+++ Passage +++
Authors: Rob Pitingolo, Will Curran-Groome, and Tomi Rajninger
"The US government collects and distributes an enormous database with information about US mortgages called the Home Mortgage Disclosure Act (HMDA) data. The HMDA dataset contains the most comprehensive publicly available information on mortgage market activity. Each fall, new HMDA data are made available. In 2016, almost 7,000 institutions released over 16 million records, making HMDA an invaluable administrative dataset on housing and homeownership for policymakers, regulators, and researchers." -- Urban Institute's Housing Finance Policy Center
While these data are extremely useful, they are also very detailed: each record in the dataset reflects details about an individual mortgage application. As a result, the unprocessed dataset is very large, and for many audiences, the data are too complex to enable them to answer questions of interest. For example, the raw data for 2021 contains 26 million records and is approximately 10 gigabytes in size. This project derives census-tract level statistics from the unprocessed HMDA dataset to make the data more useful and accessible to a wider audience.
This repository contains code for collecting, reformatting, and processing the HMDA loan-level data and summarizing to the census-tract level. Final data files are published on the Urban Institute Data Catalog.
library(renv)
is an R package that allows you to track your project dependencies (namely, the version of R you're working with and the various versions of packages that are used in the project). When you clone or pull the repository from GitHub, you'll want to run renv::restore()
+++
• **Exercise instructions**:
1: From the HMDA project description, quote everything from "is an R package" down to "to run renv::restore()".
2: According to the HMDA project description, how large is the raw data for 2021?
+++ Record extracts +++
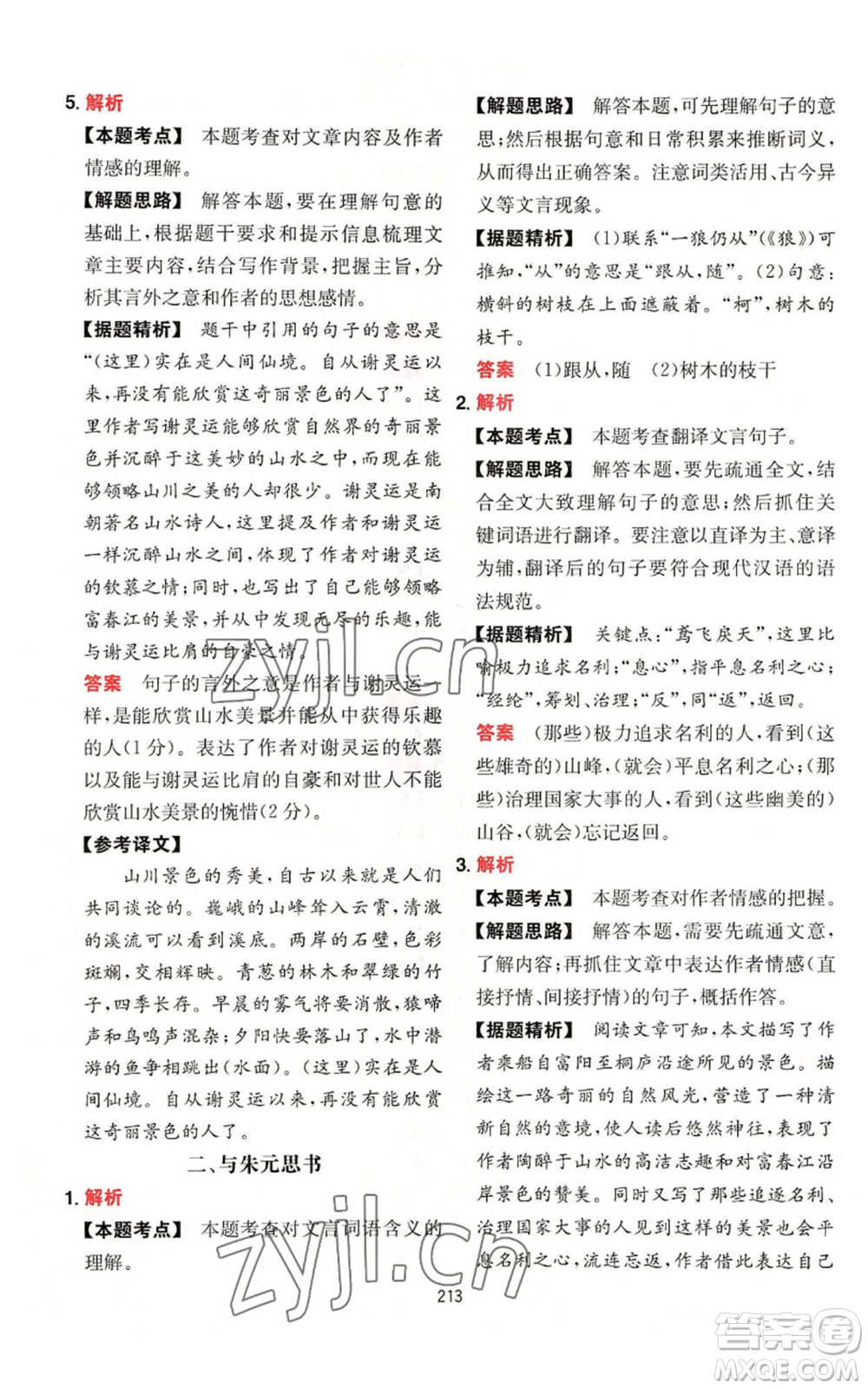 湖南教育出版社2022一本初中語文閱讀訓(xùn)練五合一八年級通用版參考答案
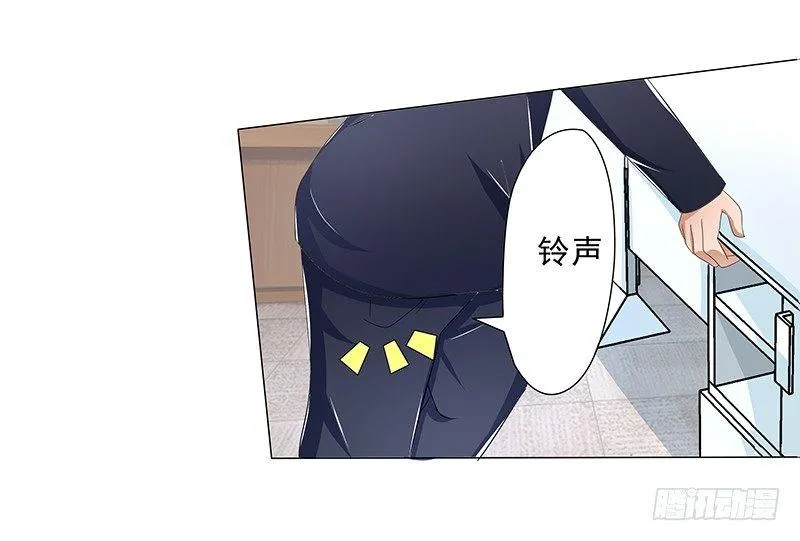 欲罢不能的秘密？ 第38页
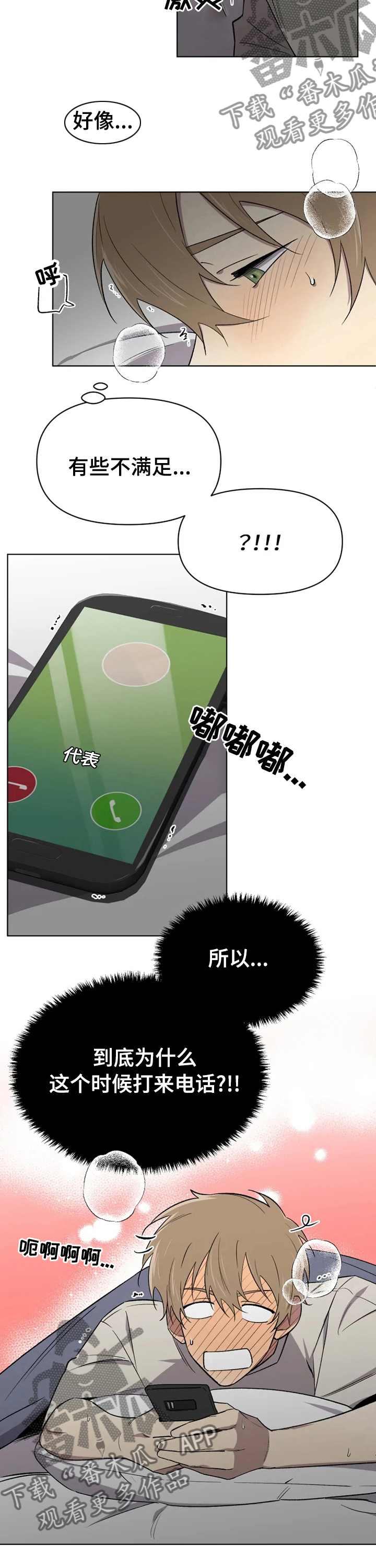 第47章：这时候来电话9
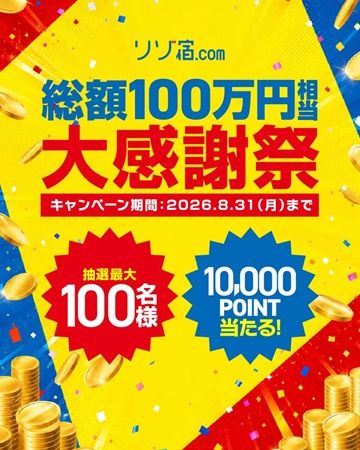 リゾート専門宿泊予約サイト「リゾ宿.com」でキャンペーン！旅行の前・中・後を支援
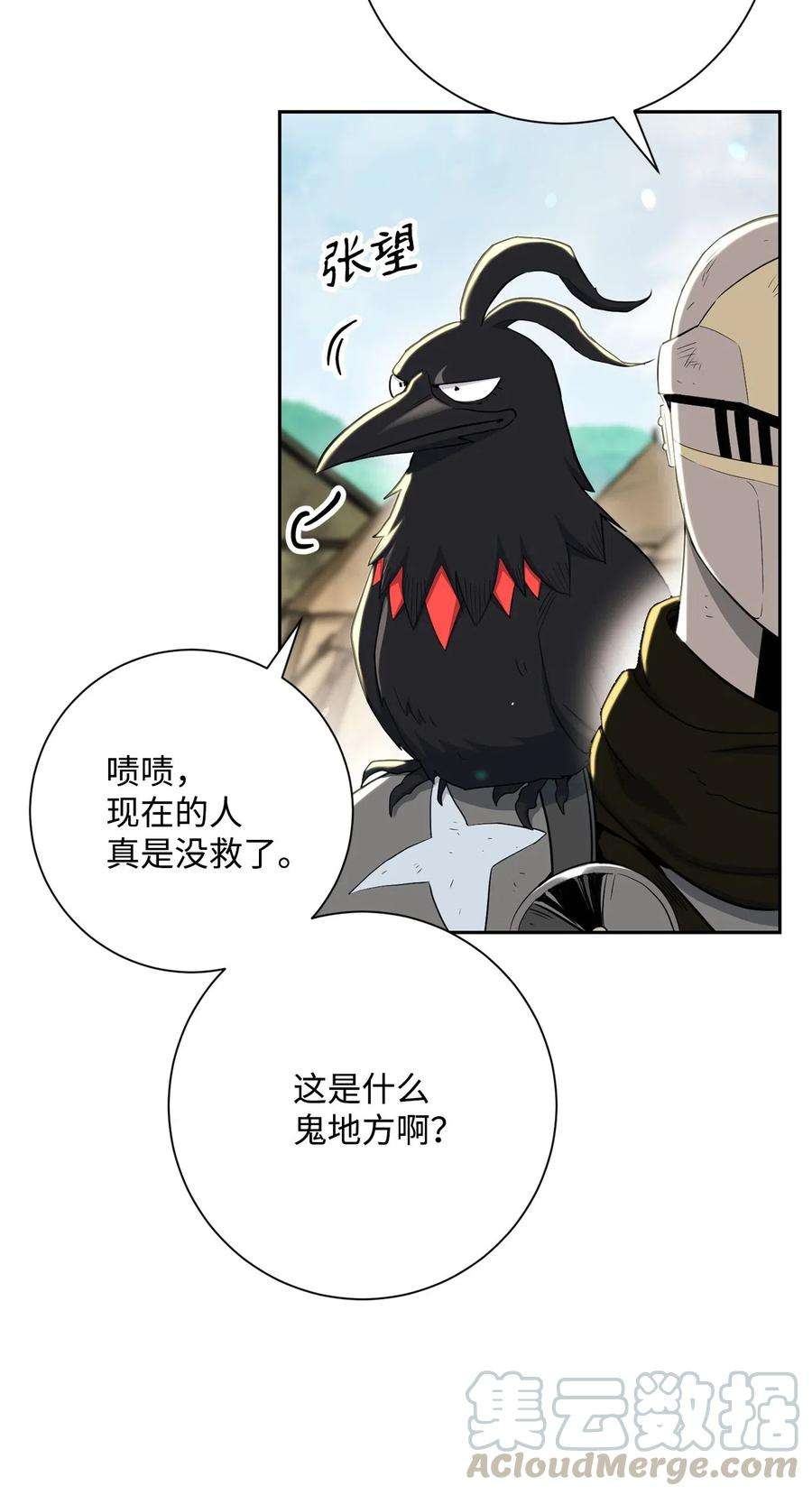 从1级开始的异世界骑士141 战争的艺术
+++
+++ Record extracts +++
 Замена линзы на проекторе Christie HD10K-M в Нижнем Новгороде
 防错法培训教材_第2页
+++
+++ Record extracts +++
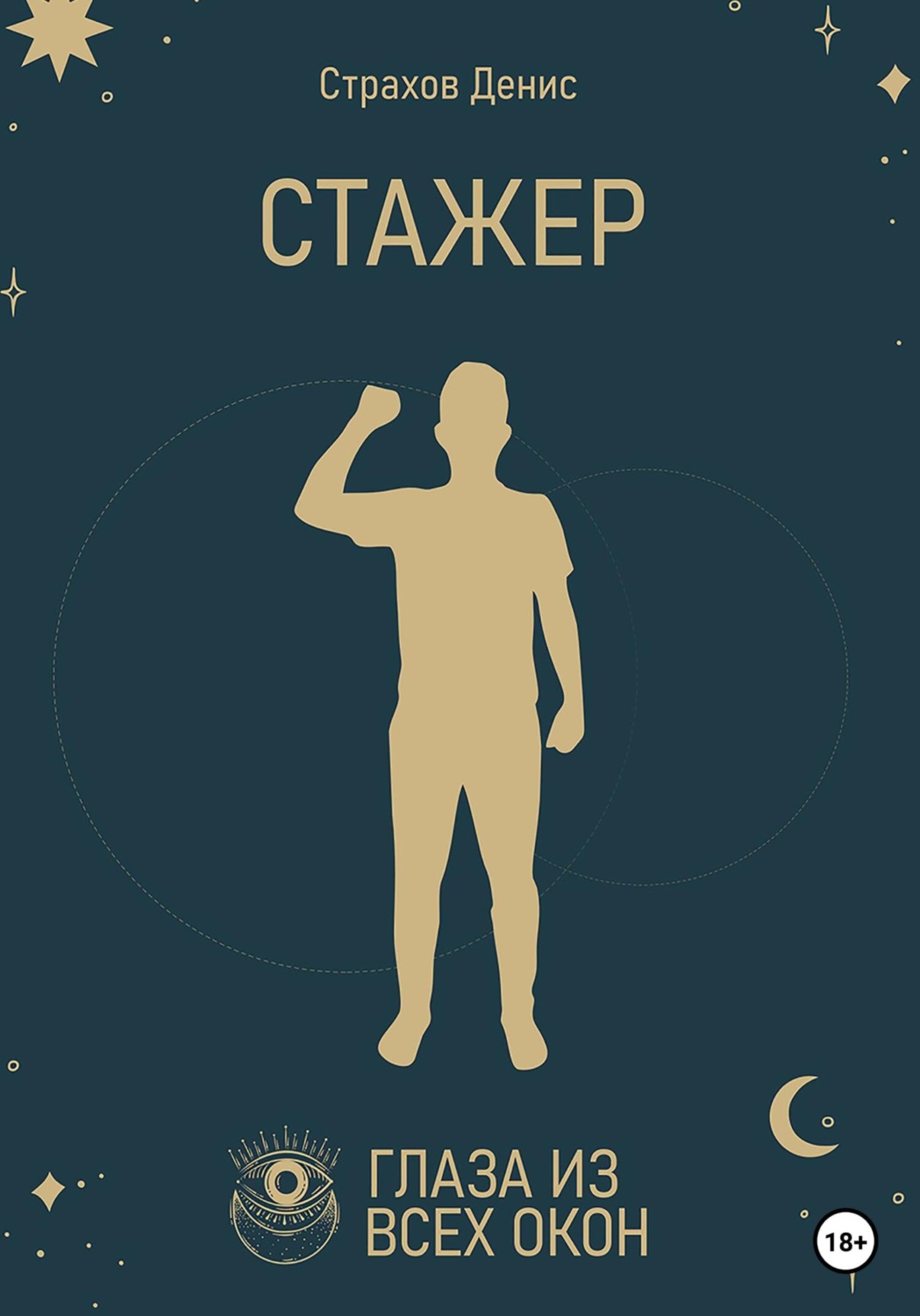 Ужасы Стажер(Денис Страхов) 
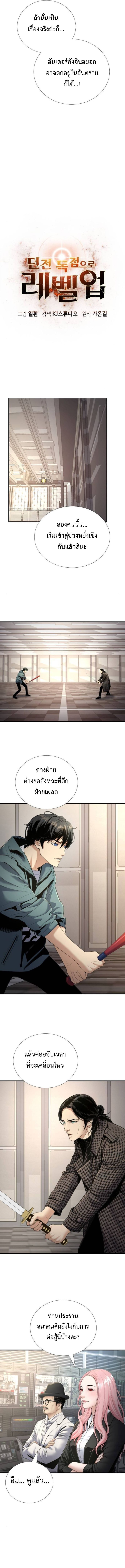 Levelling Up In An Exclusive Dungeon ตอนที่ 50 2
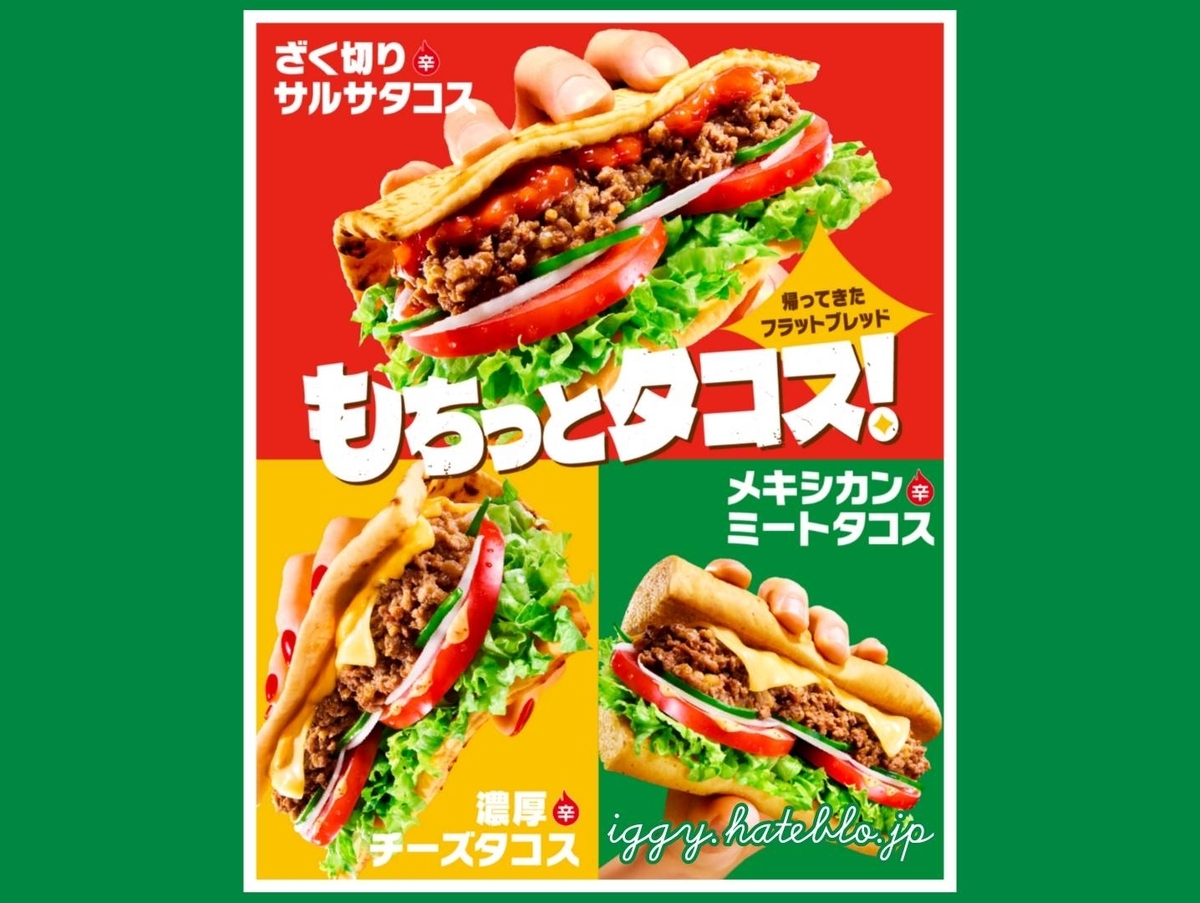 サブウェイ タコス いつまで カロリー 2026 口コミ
+++
• **Solutions**:
1:
is an R package that allows you to track your project dependencies (namely, the version of R you're working with and the various versions of packages that are used in the project). When you clone or pull the repository from GitHub, you'll want to run renv::restore()

2: It contains 26 million records and is approximately 10 gigabytes in size.